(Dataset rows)
┄┄┄┄┄┄┄┄┄┄┄┄┄┄┄┄┄┄┄┄
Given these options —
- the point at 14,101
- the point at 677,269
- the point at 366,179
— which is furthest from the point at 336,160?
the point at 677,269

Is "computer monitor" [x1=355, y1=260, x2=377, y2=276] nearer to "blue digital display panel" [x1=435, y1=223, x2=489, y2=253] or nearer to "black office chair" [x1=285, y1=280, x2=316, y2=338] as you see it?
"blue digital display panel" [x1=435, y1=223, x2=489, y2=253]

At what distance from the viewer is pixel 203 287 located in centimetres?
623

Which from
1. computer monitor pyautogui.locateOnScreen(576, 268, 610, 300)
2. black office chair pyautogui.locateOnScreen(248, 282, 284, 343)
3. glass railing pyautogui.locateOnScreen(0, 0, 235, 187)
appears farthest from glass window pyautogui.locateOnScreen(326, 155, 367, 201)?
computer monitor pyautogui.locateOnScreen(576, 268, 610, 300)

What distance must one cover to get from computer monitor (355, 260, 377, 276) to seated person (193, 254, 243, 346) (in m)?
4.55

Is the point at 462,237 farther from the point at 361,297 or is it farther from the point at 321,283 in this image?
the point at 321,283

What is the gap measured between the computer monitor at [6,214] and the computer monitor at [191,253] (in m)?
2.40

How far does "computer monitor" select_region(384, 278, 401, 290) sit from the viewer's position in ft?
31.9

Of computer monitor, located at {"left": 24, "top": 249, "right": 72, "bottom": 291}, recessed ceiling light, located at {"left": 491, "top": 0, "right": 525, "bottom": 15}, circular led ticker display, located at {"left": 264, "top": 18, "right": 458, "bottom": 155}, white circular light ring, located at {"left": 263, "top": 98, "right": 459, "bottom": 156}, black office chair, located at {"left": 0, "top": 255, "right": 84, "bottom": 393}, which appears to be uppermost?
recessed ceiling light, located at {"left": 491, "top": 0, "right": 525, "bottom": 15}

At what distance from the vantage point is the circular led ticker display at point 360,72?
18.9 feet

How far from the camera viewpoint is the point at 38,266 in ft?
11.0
┄┄┄┄┄┄┄┄┄┄┄┄┄┄┄┄┄┄┄┄
Copy the material word for word, from the line that contains "How far from" through the end of the material.

Written solution:
How far from the camera viewpoint is the point at 38,266 in ft?
11.0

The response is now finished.